While the astronauts set up the experiment’s components and kept watch on its progress, the experiment itself was completely automated, running remotely from the NASA Glenn Center in Cleveland, Ohio. Under the primary direction of NASA scientist Dennis Stocker, UCI’s test parameters guided the experiment. Each day of testing, a conference call link to NASA Glenn and live video streaming from the ISS brought the research directly into Chien and Dunn-Rankin’s lab.

As the experiments proceeded, one screen in their lab displayed the live video feed while another displayed processing data. “We pull the raw data right away but we cannot get all the images because those files are really, really large,” Chien explains. It is generally a day or two later, after downlinking from the ISS, that the full set of data arrives at UCI.

Are the results of Phase I what Dunn-Rankin and Chien expected? No. “We were expecting to see what we might see on Earth,” says Chien, who ran similar experiments on terra firma during her doctoral studies at UCI. “But from the Space Station, we actually are seeing soot eliminated in some cases under the influences of the electric field.”

Dunn Rankin explains that ideally, combustion systems can be tuned using ions generated by flame to keep them operating at their highest efficiency. “When a flame is burning properly, it emits the fewest pollutants,” he says, adding that incandescent soot in the flame can be controlled by burning it at exactly the right temperature for a specific amount of time in the right region of the flame. “One of our datasets shows quite clearly that you can eliminate soot in some flames by changing the electric field.”

Changes in earthly combustion systems based on electric field technology are many years down the road, however. For now, the research is focused on contributing to fundamental knowledge about how flames react to various stimuli. Datasets generated by the trials contain unique information that will allow modelers to develop simulations; one day those simulations may inform design tools for combustion systems of the future.
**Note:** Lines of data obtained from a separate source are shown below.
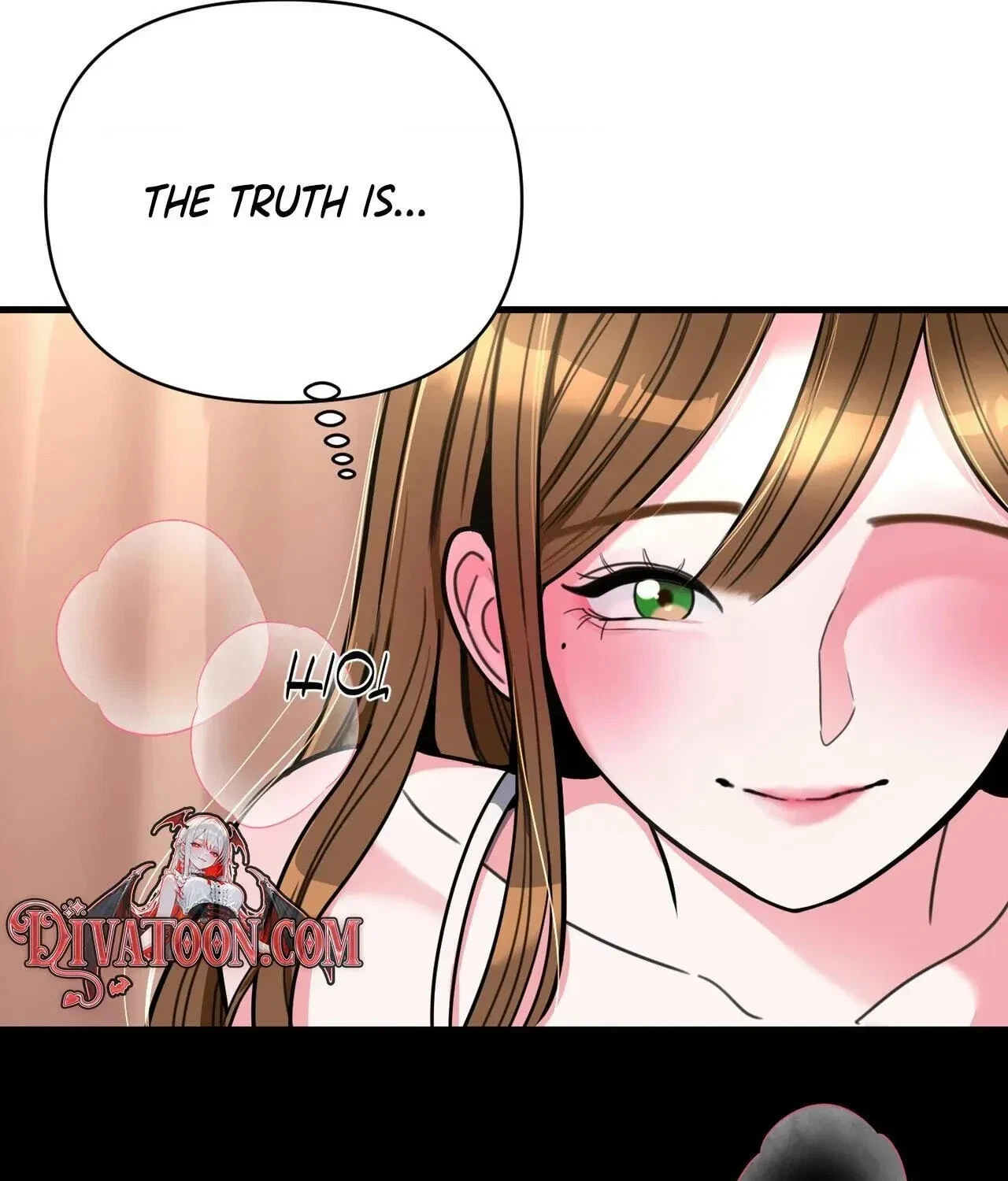 Chapter 9, page 49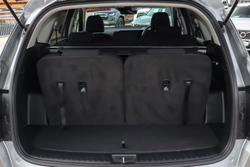 2023 Kia Sorento Sport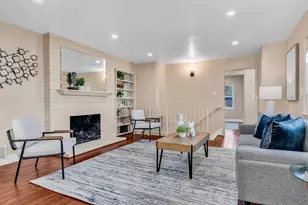 4628 Fieldbrook Rd, Oakland, CA 94619 - Photo 22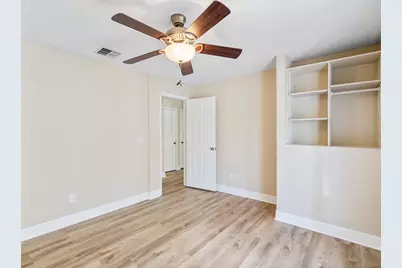 465 Gee Hammock Lane, Winter Springs, FL 32708 - Photo 19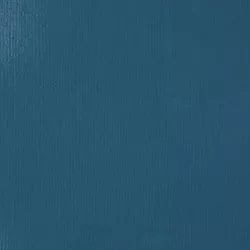 Akril paint Basics 118ml - 470 cerulean blue hue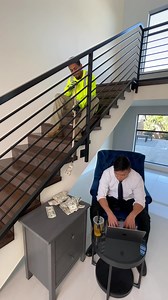 Worker steals from homeowner! Please be advised that this page’s videos are intended for entertainment purposes only. The videos on this page include scripted dramas, satires, parodies, magic tricks, pre-recorded videos, and other forms of entertainment. Names, characters and incidents are often the product of the director’s imagination, so any resemblance to actual persons or actual events is purely coincidental.This original video was produced by Rick Lax Productions, and Paul Vu Media | Simul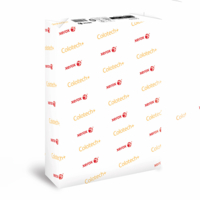 Xerox Colotech+ Paper For Digital Colour Printing A4 220gsm pack of 250 sheets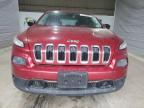 Candia, NH에서 판매 중인 2014 Jeep Cherokee Sport - Normal Wear
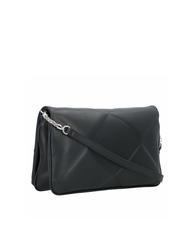 CALVIN KLEIN QUILT bolsa de hombro - Bolsos Mujer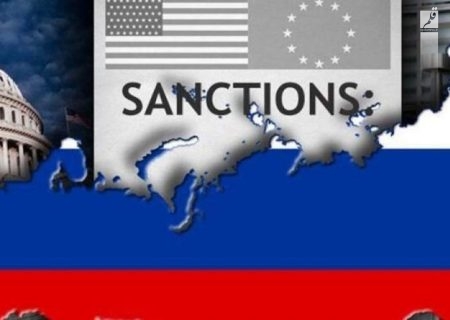 یکه‌تازی روس‌ها در بازار نفت تحریمی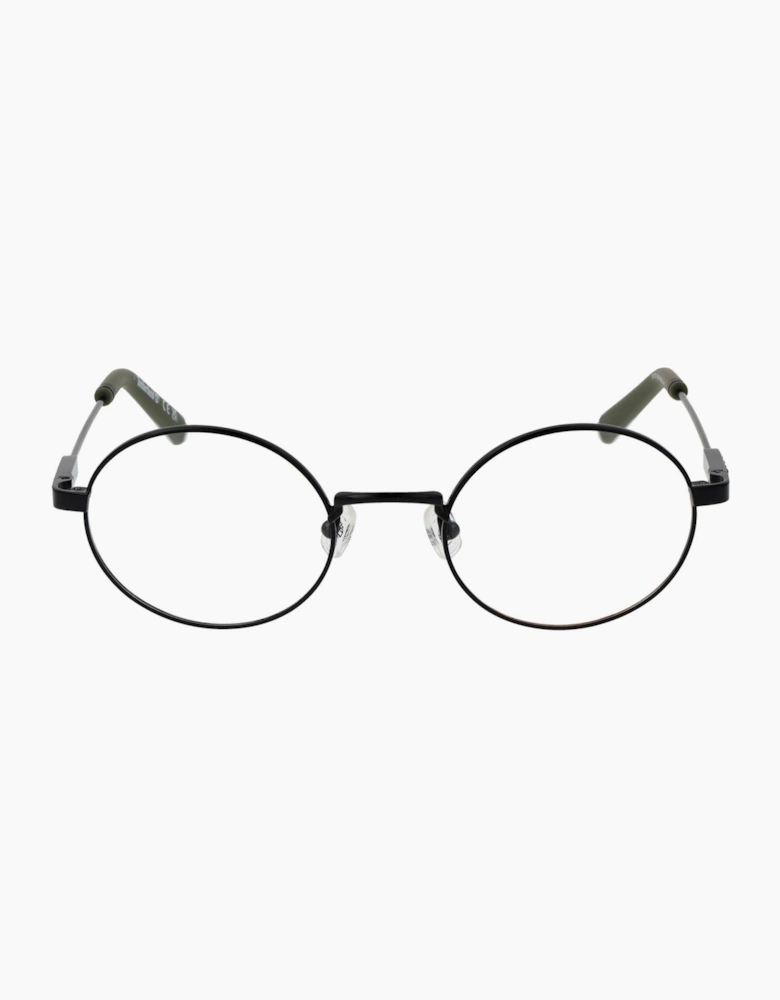 Timberland Optical Frame TB1737 001 50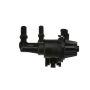 Standard Ignition CP558 Canister Purge Solenoid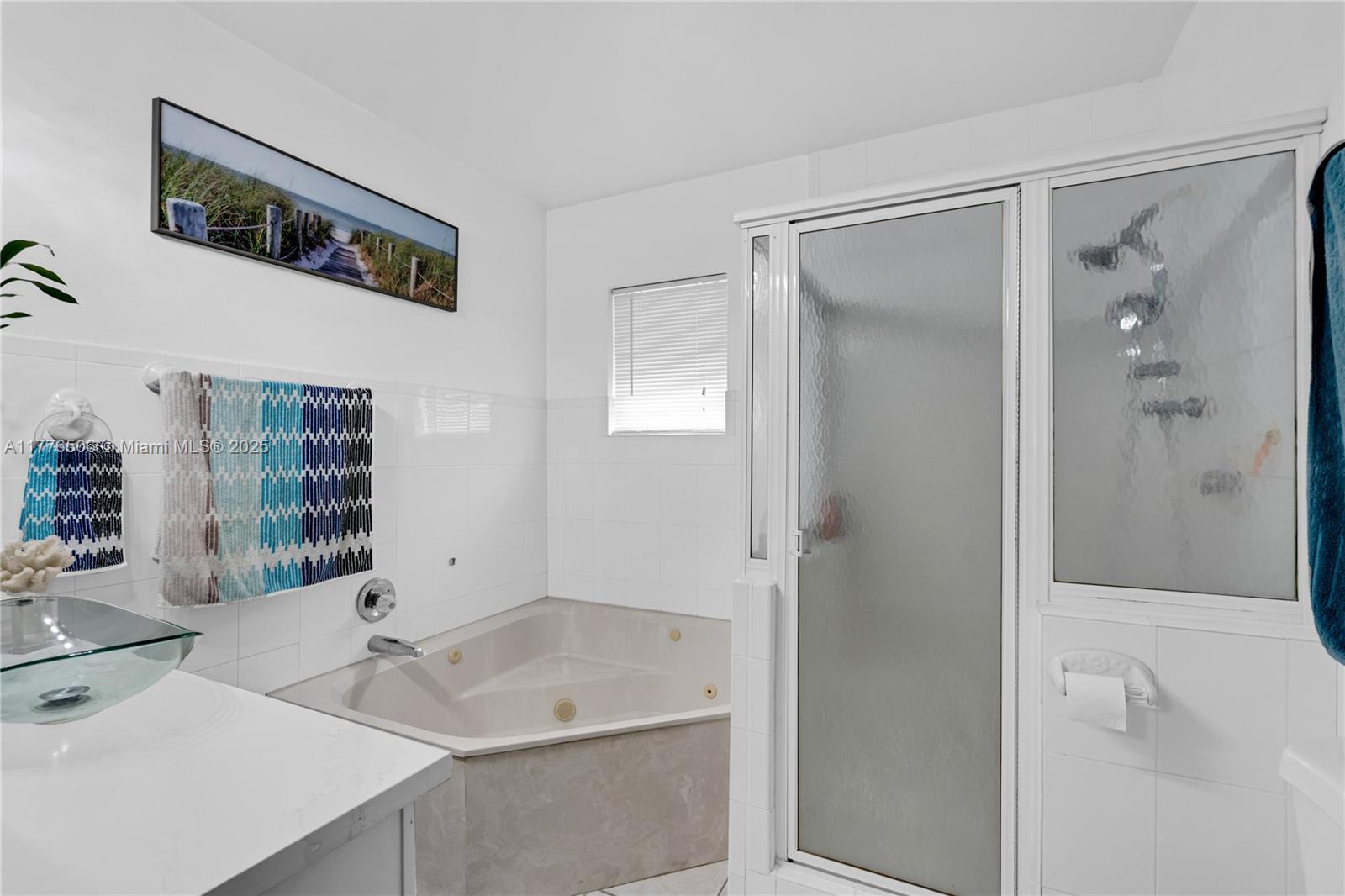 26761 Sw 124th Ave Property Photo 18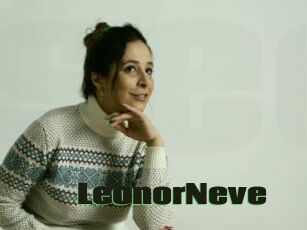 LeonorNeve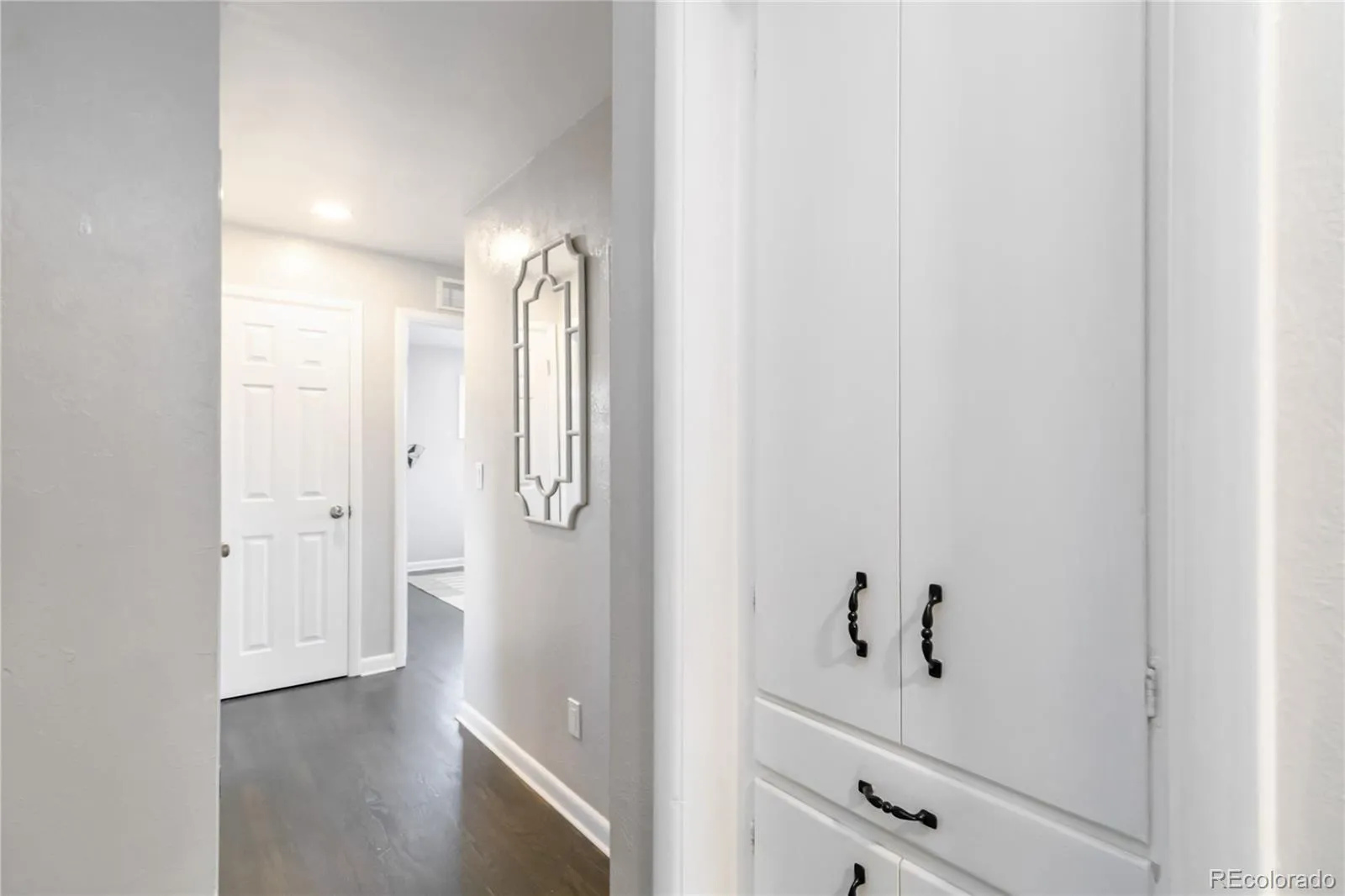 04122026203645 1600 35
Additionally, understanding how gravity, or the lack thereof, affects a flame, Dunn-Rankin adds, could have implications for fire safety in futuristic space environments. Fires burn differently in space; some materials that burn in space do not burn on Earth, and vice-versa.

“It’s the capability for tuning the environment and controlling the flame that makes the electric body force an interesting one for us to pursue,” he says. “Gravity gets in the way of understanding, and we had to get into an environment where we could study only the effects of these electric fields on the flames. That’s why I got really excited to have the opportunity to be part of the ACME suite of experiments.”  

Editor’s note: The E-FIELD Flames experiment traces its roots to 1998, when Dunn-Rankin and Professor Felix Weinberg from Imperial College, London, conceived the idea of a space-based electric-field and flame interaction experiment. Over the ensuing 20 years, a succession of doctoral students – including Ben Strayer, Ph.D. 2001; Mike Papac, Ph.D. 2005; Sunny Karnani, Ph.D. 2011; Yu-Chien Chien, Ph.D. 2015; and Jesse Tinajero, Ph.D. 2017 – along with other graduate and undergraduate students have contributed to the project. Tinajero, currently a postdoctoral scholar at Yale University, is working on another ACME experiment using the same burner aboard the ISS. “This brings a cohesive team collaboration and greatly supports both experiments,” Dunn-Rankin says.